[The Education Of The Negro Prior To 1861 by Carter Godwin Woodson]@TWC D-Link bookThe Education Of The Negro Prior To 1861 CHAPTER I 13/20
Many Scotch-Irish of the Appalachian Mountains and liberal Methodists and Baptists of the Western slave States did not materially change their attitude toward the enlightenment of the colored people during the reactionary period.
The Negroes among these people continued to study books and hear religious instruction conveyed to maturing minds. Yet little as seemed this enlightenment by means of verbal instruction, some slaveholders became sufficiently inhuman to object to it on the grounds that the teaching of religion would lead to the teaching of letters.
In fact, by 1835 certain parts of the South reached the third stage in the development of the education of the Negroes.

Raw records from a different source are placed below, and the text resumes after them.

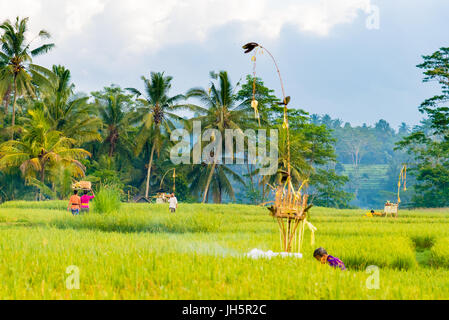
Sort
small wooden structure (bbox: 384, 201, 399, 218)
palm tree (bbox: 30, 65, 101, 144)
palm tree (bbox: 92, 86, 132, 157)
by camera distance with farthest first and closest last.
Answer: palm tree (bbox: 92, 86, 132, 157) < palm tree (bbox: 30, 65, 101, 144) < small wooden structure (bbox: 384, 201, 399, 218)

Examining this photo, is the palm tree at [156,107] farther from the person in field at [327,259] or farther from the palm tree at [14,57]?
the person in field at [327,259]

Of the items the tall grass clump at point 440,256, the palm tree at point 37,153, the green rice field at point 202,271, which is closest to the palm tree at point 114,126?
the palm tree at point 37,153

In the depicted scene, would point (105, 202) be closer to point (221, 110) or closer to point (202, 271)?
point (202, 271)

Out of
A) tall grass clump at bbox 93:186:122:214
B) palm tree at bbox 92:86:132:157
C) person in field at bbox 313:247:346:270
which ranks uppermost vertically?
palm tree at bbox 92:86:132:157

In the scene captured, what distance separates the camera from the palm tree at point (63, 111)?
29078 mm

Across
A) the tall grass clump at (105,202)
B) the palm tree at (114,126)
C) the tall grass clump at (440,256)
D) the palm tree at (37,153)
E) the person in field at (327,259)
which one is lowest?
the tall grass clump at (440,256)

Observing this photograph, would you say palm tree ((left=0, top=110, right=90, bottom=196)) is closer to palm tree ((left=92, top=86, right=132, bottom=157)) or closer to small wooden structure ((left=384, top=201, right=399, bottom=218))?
palm tree ((left=92, top=86, right=132, bottom=157))

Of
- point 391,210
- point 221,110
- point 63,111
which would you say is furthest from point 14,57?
point 391,210

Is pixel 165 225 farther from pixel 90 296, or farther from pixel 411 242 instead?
pixel 90 296

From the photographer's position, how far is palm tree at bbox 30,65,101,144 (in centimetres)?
2908

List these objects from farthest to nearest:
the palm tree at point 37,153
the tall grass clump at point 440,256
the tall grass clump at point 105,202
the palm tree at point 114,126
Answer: the palm tree at point 114,126, the palm tree at point 37,153, the tall grass clump at point 105,202, the tall grass clump at point 440,256

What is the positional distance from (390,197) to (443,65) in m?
37.0

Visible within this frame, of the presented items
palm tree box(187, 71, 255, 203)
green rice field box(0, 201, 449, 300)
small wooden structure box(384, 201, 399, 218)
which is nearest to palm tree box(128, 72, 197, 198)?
palm tree box(187, 71, 255, 203)

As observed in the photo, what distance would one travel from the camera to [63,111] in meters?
30.5
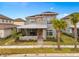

At first they were taught the common branches to enable them to understand the principles of Christianity; next the colored people as an enlightened class became such a menace to southern institutions that it was deemed unwise to allow them any instruction beyond that of memory training; and finally, when it was discovered that many ambitious blacks were still learning to stir up their fellows, it was decreed that they should not receive any instruction at all.
Reduced thus to the plane of beasts, where they remained for generations, Negroes developed bad traits which since their emancipation have been removed only with great difficulty. Dark as the future of the Negro students seemed, all hope was not yet gone.